Keep in mind MOST systems are bottlenecked by the Hard Drive or SSD. This eliminates that.
Plus a lot of the cost here is the CPU, clearly you will be reducing the possibility of the cpu being the bottle neck. And you can upgrade the cpu for another $500 lolzors ....
Duel CPU's have not be able to access the others ram in the past.
Clearly the limitation on this system will be the video card, and maybe the cpu if you go over 10 wows.
Ya we might just get by with 32G but considering if you can get 16G at $100 paying the extra monies for 64G dosnt seem that much more additional cost ($200).
If my limited understanding is correct, it loads the World of Warcraft executable (wow.exe) into RAM, Then loads game resources as necessary.
So, I still think it's a coding issue (that would hinder the utmost awesome performance). One that can possibly be worked around? Sure.
Sam DeathWalker
01-16-2012, 04:29 AM
http://www.raxco.com/user_data/white_papers/pc-io-acceleration.pdf
They had a substiantial improvement in 3d mark using a 4G "prefectcache" (eighty bucks), on a 24G machine
I would think that using this product with a 30 to 50G cache (assuming that you can set the perfectcache size as you wish) on a 64G machine would make it super fast.
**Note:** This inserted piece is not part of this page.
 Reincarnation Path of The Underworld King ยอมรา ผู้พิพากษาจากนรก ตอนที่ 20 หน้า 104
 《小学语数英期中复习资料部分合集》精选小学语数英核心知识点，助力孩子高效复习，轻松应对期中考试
The advantage of this kind of product is that you dont need to load anything into ram on your own. You don't have to do anything. FIrst time you zone will be slow, but the 2nd time you enter should be blazing fast.
lans83
01-28-2012, 01:25 AM
Outside of back to back instant BG/Arena ques, how would this really benefit an average multiboxer running 5+ accounts on a single system? I mean, about how long are loadscreens into these areas really on your current systems to really make the $600+ investment for instant loading, but only if you almost never log out of WoW or shut down your PC? I'm all for faster gaming but even I can't warrant this kind of investment unless loadscreens with 5+ clients takes minutes instead of just seconds loading from an SSD.
daviddoran
01-28-2012, 01:27 AM
spending $600 on ram doesn't sound too much to people who drop 1k on the 6 core extreme chips and 500 on high end graphics cards. It is excessive for most, but theres always that small niche that can afford the best, and they help drive the costs down for everyone :)
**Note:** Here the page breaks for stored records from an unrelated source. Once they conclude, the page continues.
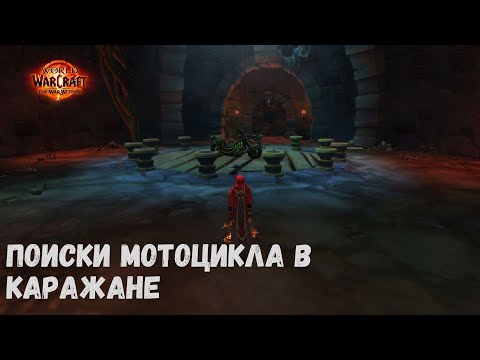 Видео: Маунт Инкогнитро - Вход в Каражан к мотоциклу | World of Warcraft 20th Anniversary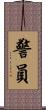 警員 Scroll
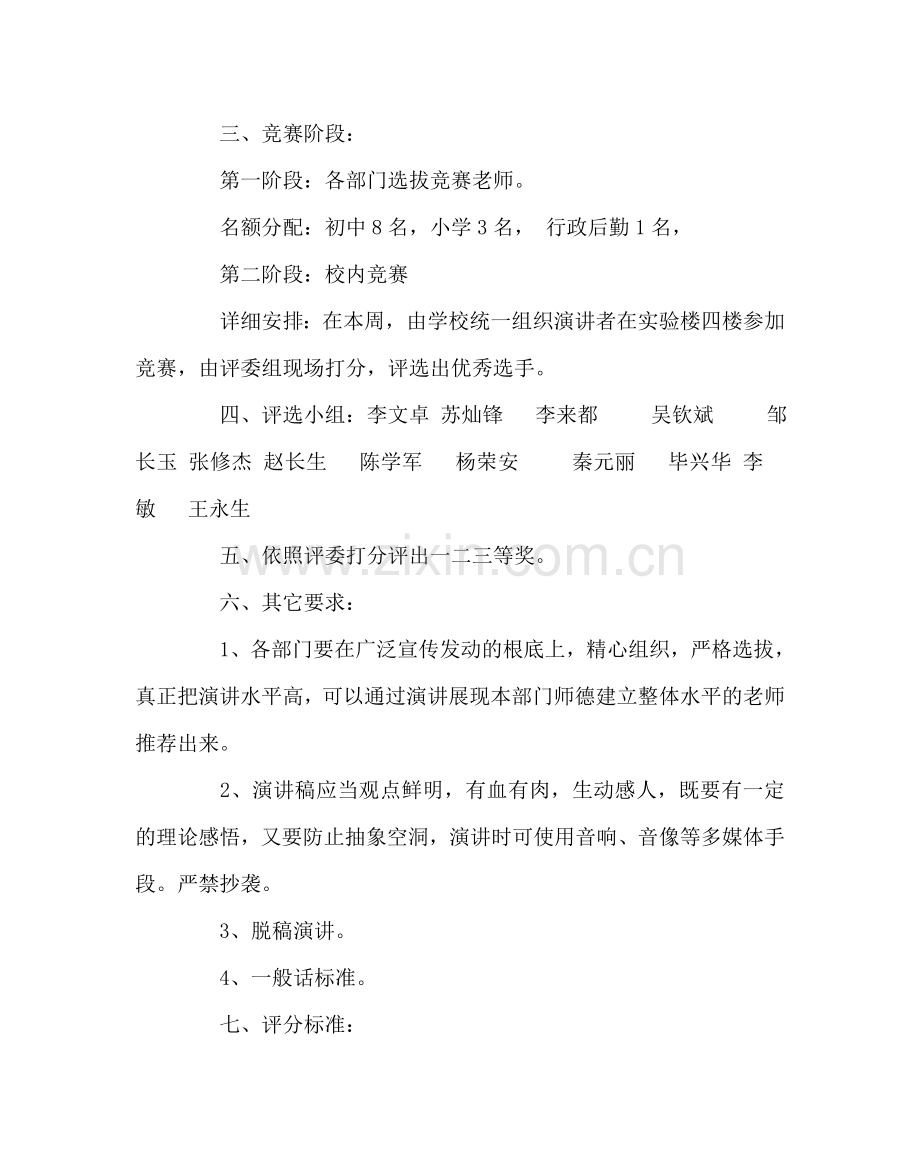 教导处范文学校“庆国庆”师德演讲比赛活动方案.doc_第2页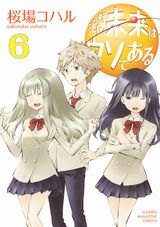 桜場コハルの学園ラブコメ「そんな未来はウソである」完結の第6巻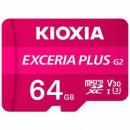 キオクシア microSDXCメモリーカード KMUH-B064G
If I had a setup like that, I would have a batchfile set at startup to copy the wow folder back to the ram disk.
Sam DeathWalker
01-30-2012, 04:38 PM
Thats not the problem, the "zone" load time, its the lag caused by getting textures from the hard drive (or SSD) everytime a new character moves into view, this is why you lag a lot in SW or Org, cause new people are coming into your field of view all the time, out in the "wild" there are few new textures to load so you don't lag there as much.